Search This Blog

Wednesday 24 June 2020

Hyperconverged isn't a magic bullet (what the vendors woan't tell you)

Hi all,

and thank you for reading my blog. In recent years there has been a massive shift from a traditional three tried architecture (SAN Switching and Compute) to a Hyperconvered model (Storage and compute in the same tin). There are many attractions to this, some of the main "Sells" being that when you add compute and add storage, you add IOPS when you do this and the platform scales with you; It also saves on data centre space with the nodes typically being 2U or 4U without the need for a SAN head and disk shelves.

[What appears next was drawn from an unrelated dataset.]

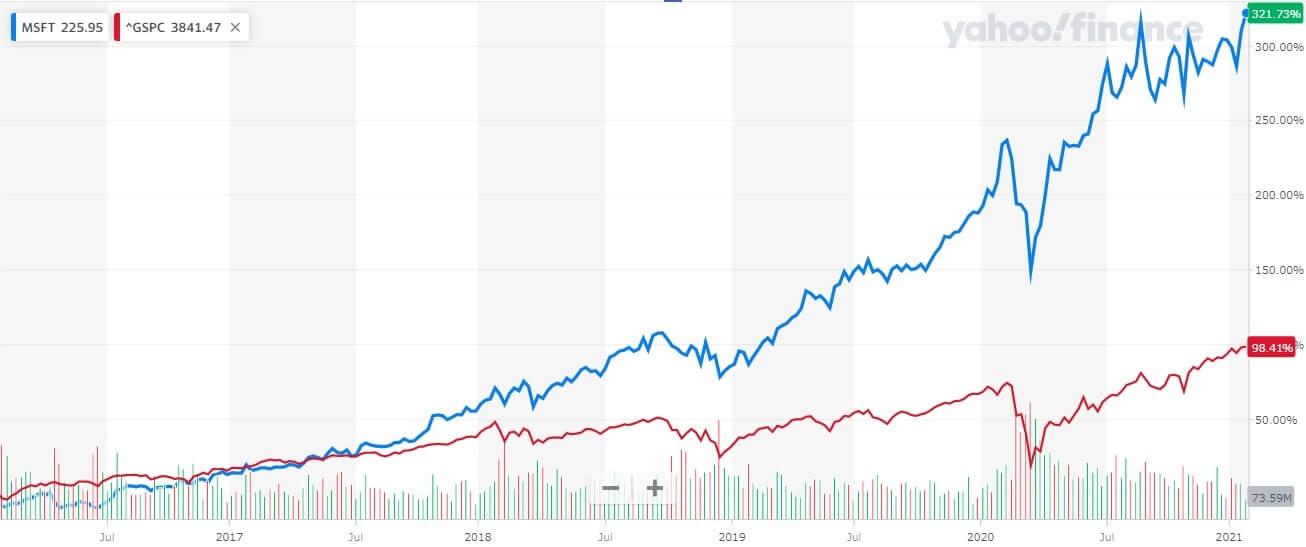 マイクロソフト 米国株 株価チャート 5年間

This all seems too good to be true and as a whole its a really sensible model. However, there are some major pitfalls in this design which means some workloads do not perform well on them, and not only that they would typically perform much worse than the SAN you have just replaced.

So what's the problem you ask?

Well let's take a traditional SAN from a vendor; This would have some spinning disks either in RAID 5 or 6 and most of the large vendors would accelerate this with a bank of SSD's for frequently accessed data (something like EMC Fast Cache for example). On a hyper-converged platform, for example, Nutanix, you have 4 JBOD drives with 2 SSD cache disks for frequently access data and typically this is furthermore cached in RAM. For that frequent access data, the Hyperconverege tin would have a lower latency in reading that data (assuming the VM is on the same piece of tin as where the data is) than a traditional SAN which would have to traverse some switching, either fibre channel or TCP/IP with iSCSI.

But what about cold data, and not just cold data; data the is also sequentially read... and here lies the problem. Cold data is absolutely on the spinning disks and a lot of the hyper-converged vendors us an algorithm for data reads which when it sees a sequential read, typically will read that from the spinning disks also as its quicker than reading from SSD (SSD's work best for random reads).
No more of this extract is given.